I think that in the case of the article, that table of contents could have
been pinned on the left-hand side, instead of using that space for a cool-for-
a-few-seconds effect.

------
abhididdigi
Seriously, I LOVE this post. I see all those kinds of documentations on
Github, and being fairly new to programming Python, I see it extremely
irritating if the documentation is bad and broken. The author just
expressed(with words) what I couldn't.

------
solistice
I feel the authors pain, both from trying to learn frameworks with missing
documentation ("I want to use this function, but there aren't even comments on
it :D"), and having a father who once told me I was retarded for being unable
to convert hex to binary in my head. I was ten.

I agree with the authors main points, but I'm kinda vexed by him trying to
label it documentation. Technically, what he's proposing people to write is
guides, not just documentation. If I write a piece of code, and I explain what
it does, then that's documenting it, and the result is documentation. If I
show you in writing how to use it, I guide you. It's a guide.

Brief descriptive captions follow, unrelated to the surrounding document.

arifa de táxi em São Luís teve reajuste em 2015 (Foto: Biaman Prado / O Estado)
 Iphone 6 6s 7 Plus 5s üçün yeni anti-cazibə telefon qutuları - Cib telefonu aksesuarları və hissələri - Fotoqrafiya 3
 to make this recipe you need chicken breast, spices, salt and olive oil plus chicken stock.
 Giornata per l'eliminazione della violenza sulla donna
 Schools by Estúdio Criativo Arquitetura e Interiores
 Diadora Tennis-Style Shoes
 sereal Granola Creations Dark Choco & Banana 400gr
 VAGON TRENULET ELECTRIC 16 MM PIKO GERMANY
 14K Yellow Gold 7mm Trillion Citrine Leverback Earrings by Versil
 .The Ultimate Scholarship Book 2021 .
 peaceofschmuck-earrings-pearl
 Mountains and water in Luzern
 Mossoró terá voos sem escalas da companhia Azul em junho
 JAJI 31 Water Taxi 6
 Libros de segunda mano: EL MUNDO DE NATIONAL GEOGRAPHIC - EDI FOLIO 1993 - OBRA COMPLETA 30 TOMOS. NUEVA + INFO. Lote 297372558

So is a guide documentation? You could classify it like that, but i think that
will be a source of confusion. A better term encompassing both guides and
documentation would be supplemental documents, encompassing everything that is
not code. So we get code supplemental documents -guides -documentation
\--comments \--reference manuals

Or something like that. I'm really just being finicky, but I like categorizing
things.

------
singingfish
I wrote a web programming book three years ago (moderately successful, made
back its advance, and got me the career change I was looking for) using a
philosophy that has a very similar approach to this. My approach is:

1\. All code examples must lead to a working program, or can be easily
integrated into a working program. Preferably the program has trivial
functionality. Conceptual material must relate back to a working example.

2\. Avoid applying excessive cognitive load to the readers. Human short term
memory has a capacity of 7±2 items. Your material must be pitched at a level
where there is a maximum of five concepts in play at any one time (five being
the maximum "guaranteed" short term memory for a healthy adult). This is much
easier to acheive with goal 1 as it the approach guides the writer as to which
item needs to be explained next.

From that perspective, unix man pages drive me nuts. Learning to read man
pages is one of the core skills that needs to be developed in order to become
an effective user of unix like systems.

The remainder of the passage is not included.